For the first time, we assessed the impact of various valve types (CV vs. ES) and interventional access routes (TA vs. TF) on the incidence of SIRS. We presumed that the increased shear stress19 from the ES balloon-expandable valve or the increased duration of rapid pacing, which may lead to SIRS through hypotension and consecutive organ hypoperfusion9, would show a bias towards one or other type of valve. Nevertheless, our data did not show a difference between the different valve types and access routes. We also presumed that, because heart surgery with or without CPB is associated with the occurrence of SIRS5,8,14,15,17, the transapical approach would arouse a higher incidence of SIRS on account of the greater invasiveness by mini-thoracotomy, pericardiotomy and puncture of the left ventricle20,21. However, our analysis did not reveal a significant difference between the TA and TF access routes.
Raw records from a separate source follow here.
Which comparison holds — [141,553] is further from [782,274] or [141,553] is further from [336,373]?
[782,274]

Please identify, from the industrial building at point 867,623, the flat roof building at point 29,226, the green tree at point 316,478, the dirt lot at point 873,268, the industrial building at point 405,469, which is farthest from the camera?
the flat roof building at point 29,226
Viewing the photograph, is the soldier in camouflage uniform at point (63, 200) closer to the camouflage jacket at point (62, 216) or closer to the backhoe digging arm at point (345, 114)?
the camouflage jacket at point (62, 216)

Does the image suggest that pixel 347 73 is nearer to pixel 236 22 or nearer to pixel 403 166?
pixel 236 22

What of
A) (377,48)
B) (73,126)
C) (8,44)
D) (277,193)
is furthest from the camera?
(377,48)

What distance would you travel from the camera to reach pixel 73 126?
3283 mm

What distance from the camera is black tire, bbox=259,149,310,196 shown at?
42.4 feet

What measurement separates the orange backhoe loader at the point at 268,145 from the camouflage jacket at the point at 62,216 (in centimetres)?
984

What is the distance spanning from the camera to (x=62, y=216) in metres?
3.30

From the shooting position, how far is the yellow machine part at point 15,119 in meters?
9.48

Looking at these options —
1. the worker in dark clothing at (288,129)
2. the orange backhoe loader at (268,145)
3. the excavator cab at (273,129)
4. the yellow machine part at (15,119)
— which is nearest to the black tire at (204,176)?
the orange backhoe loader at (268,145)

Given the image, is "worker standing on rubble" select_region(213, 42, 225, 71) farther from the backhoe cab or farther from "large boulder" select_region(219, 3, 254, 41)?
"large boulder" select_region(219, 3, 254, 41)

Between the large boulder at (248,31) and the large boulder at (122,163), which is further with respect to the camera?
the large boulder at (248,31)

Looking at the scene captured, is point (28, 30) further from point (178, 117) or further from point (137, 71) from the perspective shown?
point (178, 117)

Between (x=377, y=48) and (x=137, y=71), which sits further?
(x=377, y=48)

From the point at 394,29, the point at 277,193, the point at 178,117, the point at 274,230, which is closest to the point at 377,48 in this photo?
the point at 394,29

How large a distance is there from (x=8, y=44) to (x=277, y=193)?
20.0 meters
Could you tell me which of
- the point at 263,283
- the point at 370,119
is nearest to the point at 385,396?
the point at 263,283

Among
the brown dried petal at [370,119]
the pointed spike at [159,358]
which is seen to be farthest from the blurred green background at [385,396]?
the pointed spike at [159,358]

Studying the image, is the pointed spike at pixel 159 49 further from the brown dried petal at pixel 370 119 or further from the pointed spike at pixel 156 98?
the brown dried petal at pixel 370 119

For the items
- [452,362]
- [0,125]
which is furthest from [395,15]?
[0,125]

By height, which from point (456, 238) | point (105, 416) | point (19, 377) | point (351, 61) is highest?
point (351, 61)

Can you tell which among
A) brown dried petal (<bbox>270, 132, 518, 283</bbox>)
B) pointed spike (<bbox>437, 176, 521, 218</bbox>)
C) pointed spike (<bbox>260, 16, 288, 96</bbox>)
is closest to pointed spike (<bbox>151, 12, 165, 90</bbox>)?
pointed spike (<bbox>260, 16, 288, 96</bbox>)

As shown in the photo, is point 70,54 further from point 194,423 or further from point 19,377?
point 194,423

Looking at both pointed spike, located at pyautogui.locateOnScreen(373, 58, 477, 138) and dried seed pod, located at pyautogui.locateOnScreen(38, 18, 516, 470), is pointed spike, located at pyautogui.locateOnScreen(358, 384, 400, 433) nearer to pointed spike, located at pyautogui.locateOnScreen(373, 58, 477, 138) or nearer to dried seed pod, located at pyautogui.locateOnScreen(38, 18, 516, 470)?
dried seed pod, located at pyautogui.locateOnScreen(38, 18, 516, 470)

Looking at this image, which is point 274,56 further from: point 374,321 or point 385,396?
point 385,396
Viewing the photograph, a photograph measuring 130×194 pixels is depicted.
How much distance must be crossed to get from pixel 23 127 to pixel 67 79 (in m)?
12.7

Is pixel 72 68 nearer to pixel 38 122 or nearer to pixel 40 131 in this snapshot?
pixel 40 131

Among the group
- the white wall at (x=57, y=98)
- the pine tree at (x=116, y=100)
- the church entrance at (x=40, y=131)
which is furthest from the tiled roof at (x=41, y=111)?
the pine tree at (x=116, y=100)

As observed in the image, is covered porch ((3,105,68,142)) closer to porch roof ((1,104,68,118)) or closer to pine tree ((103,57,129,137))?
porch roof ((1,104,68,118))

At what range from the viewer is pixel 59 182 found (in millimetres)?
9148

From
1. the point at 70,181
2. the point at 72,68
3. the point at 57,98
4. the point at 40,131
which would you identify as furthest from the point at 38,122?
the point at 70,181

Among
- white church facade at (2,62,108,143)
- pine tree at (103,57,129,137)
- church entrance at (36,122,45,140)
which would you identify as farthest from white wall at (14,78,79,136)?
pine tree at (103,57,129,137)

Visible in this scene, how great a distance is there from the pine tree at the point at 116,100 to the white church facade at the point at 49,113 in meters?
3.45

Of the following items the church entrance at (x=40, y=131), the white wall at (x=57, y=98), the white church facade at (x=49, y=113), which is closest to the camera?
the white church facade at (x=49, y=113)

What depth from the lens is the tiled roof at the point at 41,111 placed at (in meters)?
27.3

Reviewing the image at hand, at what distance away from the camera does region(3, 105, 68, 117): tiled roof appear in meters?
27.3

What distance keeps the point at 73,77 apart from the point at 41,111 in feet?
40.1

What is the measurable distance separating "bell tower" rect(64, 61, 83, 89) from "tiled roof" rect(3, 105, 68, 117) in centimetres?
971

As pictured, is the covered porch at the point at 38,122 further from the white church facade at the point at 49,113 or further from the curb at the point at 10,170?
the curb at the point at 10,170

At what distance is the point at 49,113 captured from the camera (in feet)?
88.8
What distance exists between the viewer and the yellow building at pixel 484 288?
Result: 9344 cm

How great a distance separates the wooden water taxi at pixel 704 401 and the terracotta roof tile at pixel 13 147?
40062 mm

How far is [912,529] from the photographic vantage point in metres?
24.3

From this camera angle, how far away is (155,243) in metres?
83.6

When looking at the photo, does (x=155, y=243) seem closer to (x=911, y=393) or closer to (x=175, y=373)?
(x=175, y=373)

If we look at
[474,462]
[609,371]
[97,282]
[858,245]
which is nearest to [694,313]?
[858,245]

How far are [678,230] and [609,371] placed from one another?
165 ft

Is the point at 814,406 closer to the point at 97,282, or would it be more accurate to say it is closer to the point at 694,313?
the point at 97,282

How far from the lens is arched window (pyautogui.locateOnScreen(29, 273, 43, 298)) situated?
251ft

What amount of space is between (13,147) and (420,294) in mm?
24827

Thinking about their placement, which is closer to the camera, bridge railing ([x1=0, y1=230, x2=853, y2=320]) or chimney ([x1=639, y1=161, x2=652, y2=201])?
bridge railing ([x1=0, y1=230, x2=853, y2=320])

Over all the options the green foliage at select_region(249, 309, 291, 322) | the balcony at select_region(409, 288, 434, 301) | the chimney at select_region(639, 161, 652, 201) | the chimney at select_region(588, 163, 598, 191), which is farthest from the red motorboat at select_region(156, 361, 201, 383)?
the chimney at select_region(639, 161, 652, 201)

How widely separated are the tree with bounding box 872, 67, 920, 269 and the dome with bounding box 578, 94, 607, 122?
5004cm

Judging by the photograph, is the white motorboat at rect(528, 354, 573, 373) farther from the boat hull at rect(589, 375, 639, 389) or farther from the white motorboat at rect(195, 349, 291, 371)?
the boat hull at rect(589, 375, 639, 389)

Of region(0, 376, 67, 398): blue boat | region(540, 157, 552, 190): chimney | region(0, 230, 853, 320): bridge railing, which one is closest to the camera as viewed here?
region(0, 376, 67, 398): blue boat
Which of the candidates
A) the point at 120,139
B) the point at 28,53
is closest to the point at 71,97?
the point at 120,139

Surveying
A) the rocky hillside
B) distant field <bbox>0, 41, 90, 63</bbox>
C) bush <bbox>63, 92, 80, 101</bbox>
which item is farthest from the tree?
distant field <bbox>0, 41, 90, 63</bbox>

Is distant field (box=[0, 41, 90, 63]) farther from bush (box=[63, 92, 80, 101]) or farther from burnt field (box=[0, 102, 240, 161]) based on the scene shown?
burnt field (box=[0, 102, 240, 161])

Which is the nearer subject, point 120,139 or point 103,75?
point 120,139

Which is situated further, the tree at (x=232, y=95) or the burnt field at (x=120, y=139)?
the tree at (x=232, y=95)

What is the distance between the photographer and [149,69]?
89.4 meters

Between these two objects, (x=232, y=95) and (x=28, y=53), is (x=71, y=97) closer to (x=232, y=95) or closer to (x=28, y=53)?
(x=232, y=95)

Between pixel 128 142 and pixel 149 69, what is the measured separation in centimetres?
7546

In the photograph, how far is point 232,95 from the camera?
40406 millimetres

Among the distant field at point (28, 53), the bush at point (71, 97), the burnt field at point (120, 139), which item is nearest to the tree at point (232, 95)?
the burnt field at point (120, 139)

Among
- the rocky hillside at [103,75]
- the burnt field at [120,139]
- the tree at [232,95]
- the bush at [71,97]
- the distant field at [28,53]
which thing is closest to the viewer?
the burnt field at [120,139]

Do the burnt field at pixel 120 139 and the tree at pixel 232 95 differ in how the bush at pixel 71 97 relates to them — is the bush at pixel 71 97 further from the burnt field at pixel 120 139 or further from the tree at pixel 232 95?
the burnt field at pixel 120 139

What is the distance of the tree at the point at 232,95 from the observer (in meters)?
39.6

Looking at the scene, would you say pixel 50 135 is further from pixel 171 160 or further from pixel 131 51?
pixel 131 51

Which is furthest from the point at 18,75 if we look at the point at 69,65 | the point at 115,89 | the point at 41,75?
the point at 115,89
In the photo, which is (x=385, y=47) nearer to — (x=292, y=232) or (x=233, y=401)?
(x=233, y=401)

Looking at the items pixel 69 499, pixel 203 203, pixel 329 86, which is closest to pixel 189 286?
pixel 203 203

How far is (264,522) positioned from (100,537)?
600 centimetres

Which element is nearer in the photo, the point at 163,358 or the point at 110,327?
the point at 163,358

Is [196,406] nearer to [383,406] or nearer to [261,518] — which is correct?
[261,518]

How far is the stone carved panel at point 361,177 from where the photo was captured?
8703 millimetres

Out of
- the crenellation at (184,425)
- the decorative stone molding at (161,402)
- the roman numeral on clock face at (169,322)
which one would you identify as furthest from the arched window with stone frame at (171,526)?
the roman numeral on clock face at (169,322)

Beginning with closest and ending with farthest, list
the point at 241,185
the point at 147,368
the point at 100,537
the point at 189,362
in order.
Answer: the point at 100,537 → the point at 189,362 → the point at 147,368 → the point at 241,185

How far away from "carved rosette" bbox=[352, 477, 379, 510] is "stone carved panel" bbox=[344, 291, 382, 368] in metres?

Apparently the activation of a systemic inflammatory response seems to be independent from the invasiveness of the approach. This is according to the findings of a surgical study by Diegeler and colleagues indicating that the type of operative approach does not have an impact on immune response5.

What causes SIRS in patients with TAVI? The valve type and access route did not play a role in our study. We hypothesise that this is because the main development of SIRS comes from the valvuloplasty, rapid pacing, and resultant challenging cardiac haemodynamics, not the access route or type of valve (which includes both self-expandable and balloon-expandable valves).

SIRS is associated with a significant increase in one-year mortality but not 30-day mortality. The lack of difference in short-term mortality may suggest that the adverse outcome associated with SIRS after TAVI is not derived by community-acquired or hospital-associated infectious diseases such as pneumonia or urinary tract infection, which would be estimated to lead primarily to a higher short-term mortality. Therefore, we suppose that SIRS after TAVI evaluated in this study is mostly procedure-associated. The pathomechanisms influencing long-term mortality in patients developing SIRS after TAVI remain unclear and have to be evaluated in further, appropriately designed studies. Identifying those pathomechanisms and also preceding biomarkers7,22 could be steps towards the future development of therapeutic options.

Limitations

Due to the retrospective non-randomised study design all established limitations apply. The inclusion of fewer than 200 TAVI patients might have insufficient power for a comparison between different treatment groups. Differences in baseline characteristics, which were not evaluated, cannot be excluded. In addition, there may be infectious, rheumatoid disease, or other reasons for inflammatory activation that may have led to SIRS. It would be ideal to compare these results to a population of elderly patients with aortic stenosis undergoing another invasive procedure requiring intensive care. Finally, we cannot exclude completely that SIRS occurs at least partially independently from TAVI in the course of intensive care in this mainly octogenarian population.

Conclusion

This study does not explain the pathomechanism of inflammatory response after TAVI. Therefore, further investigations are needed to identify causes and pathomechanisms of SIRS associated with TAVI in order to derive therapeutic consequences.

Conflict of interest statement

R. Lehmann, M. Doss and S. Fichtlscherer have received honoraria from Edwards Lifesciences (proctoring); H. Sievert has received grant support from Medtronic. The other authors have no conflicts of interest to declare.